Photo: Jacques Boissinot The Canadian Press Prime Ministers François Legault and Justin Trudeau met Monday in Quebec.

At the end of a meeting with François Legault, Justin Trudeau agrees to impose new French requirements on temporary workers linked to the federal system and will send $750 million to Quebec to cover the services offered to applicants asylum from 2021 to 2023. Despite these commitments, the CAQ Prime Minister, who arrived at his bilateral meeting with a new quantified request, came away “disappointed”.

“We have made some progress, but there is still a lot, a lot of work to do,” summarized François Legault on Monday, at the end of an exchange of about an hour exclusively devoted to the theme of immigration. His federal counterpart had just presented him with a list of measures aimed at responding to the “emergency” generated, according to the CAQ Prime Minister, by the massive arrival in Quebec of temporary immigrants.

Concretely, Justin Trudeau's government will respond to three-quarters of Quebec's financial requests to compensate for the costs incurred in 2021, 2022 and 2023 in welcoming asylum seekers. The Legault government demanded a billion dollars. “We’re going to take the 750 million. We would have liked to have had the one billion, but we are going to take the 750 million,” Mr. Legault said on Monday during a press briefing held at the Château Frontenac, in Quebec.

In addition to these additional funds, Ottawa will work “with other provinces to promote the voluntary movement of [asylum] seekers outside of Quebec.” In December, Statistics Canada counted nearly 177,000 in Quebec alone. To reduce this number, Ottawa will set up a working group expected to make recommendations by the end of August. Recommendations which should be “implemented in September”.

“[These are] elements on which we are already working to remove a little bit of the pressure on Quebec”, affirmed Mr. Trudeau, a few minutes after his counterpart's speech, and on a separate floor.

New French requirements

In March, Prime Ministers Trudeau and Legault met in Montreal for a first meeting on the theme of immigration, at the end of which the head of the federal government refused to entrust all powers in the area to Quebec. . Mr. Legault, however, welcomed Ottawa's openness to imposing French language requirements on temporary immigrants in the International Mobility Program (PMI).

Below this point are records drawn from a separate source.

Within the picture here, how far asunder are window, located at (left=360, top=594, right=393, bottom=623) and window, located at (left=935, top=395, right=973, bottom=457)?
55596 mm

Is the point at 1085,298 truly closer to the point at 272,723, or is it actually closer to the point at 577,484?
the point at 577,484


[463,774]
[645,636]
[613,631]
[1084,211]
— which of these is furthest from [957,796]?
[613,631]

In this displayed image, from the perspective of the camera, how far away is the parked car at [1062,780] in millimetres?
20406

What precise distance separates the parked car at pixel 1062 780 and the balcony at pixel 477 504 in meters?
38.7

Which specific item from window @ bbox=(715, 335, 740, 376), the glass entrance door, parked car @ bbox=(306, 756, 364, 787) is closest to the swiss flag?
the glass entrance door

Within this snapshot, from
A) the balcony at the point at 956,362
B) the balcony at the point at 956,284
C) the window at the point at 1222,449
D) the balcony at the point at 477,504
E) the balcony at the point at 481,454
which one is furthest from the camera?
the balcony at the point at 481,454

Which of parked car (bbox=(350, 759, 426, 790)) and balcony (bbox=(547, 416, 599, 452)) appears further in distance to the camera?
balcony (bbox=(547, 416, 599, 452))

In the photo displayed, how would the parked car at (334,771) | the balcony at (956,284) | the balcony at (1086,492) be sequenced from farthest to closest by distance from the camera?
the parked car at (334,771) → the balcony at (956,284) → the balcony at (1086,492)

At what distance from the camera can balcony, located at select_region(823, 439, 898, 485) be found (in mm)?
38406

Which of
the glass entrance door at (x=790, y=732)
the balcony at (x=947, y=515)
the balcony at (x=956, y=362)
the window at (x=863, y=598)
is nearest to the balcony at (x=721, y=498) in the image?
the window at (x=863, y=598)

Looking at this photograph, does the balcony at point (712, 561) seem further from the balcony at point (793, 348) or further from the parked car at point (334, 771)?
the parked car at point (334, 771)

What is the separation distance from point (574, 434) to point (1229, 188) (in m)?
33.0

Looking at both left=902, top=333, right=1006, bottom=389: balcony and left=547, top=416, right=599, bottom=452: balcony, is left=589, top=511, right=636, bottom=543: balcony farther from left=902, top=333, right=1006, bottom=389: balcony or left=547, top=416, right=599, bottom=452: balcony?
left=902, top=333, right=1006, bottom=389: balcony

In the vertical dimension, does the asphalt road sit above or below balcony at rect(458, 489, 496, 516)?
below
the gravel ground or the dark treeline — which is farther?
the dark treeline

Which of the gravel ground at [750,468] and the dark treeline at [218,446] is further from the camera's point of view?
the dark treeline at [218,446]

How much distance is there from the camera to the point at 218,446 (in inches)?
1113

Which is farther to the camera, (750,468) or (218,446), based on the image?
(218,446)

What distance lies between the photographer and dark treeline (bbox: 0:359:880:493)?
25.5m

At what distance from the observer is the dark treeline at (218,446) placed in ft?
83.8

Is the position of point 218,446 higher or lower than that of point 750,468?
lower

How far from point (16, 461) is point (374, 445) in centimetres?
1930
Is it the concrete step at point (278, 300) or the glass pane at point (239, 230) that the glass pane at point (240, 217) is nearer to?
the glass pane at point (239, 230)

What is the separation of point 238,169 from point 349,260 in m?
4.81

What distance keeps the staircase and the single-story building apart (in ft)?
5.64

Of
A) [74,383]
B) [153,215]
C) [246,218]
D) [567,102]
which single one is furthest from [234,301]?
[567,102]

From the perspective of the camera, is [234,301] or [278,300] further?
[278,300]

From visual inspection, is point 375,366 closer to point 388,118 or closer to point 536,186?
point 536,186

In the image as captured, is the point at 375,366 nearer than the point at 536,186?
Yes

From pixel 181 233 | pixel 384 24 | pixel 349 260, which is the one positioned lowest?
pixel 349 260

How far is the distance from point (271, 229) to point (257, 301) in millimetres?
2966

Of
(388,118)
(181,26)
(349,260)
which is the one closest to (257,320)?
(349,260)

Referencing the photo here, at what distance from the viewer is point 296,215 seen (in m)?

Mission accomplished for the CAQ Prime Minister on this front: “workers renewing their work permit after three years under the PMI will have to prove their skills in French,” offered Mr. Trudeau on Monday. This is a mirror measure to that which the Legault government is preparing to impose on temporary workers who fall under Quebec's jurisdiction, namely those in the Temporary Foreign Worker Program (TFWP).

Although favorable to the provincial government's French protection policies, this measure does not resolve the problem of Quebec's reception capacity, said Mr. Legault on Monday.

Immigration causes “100% of the housing problem”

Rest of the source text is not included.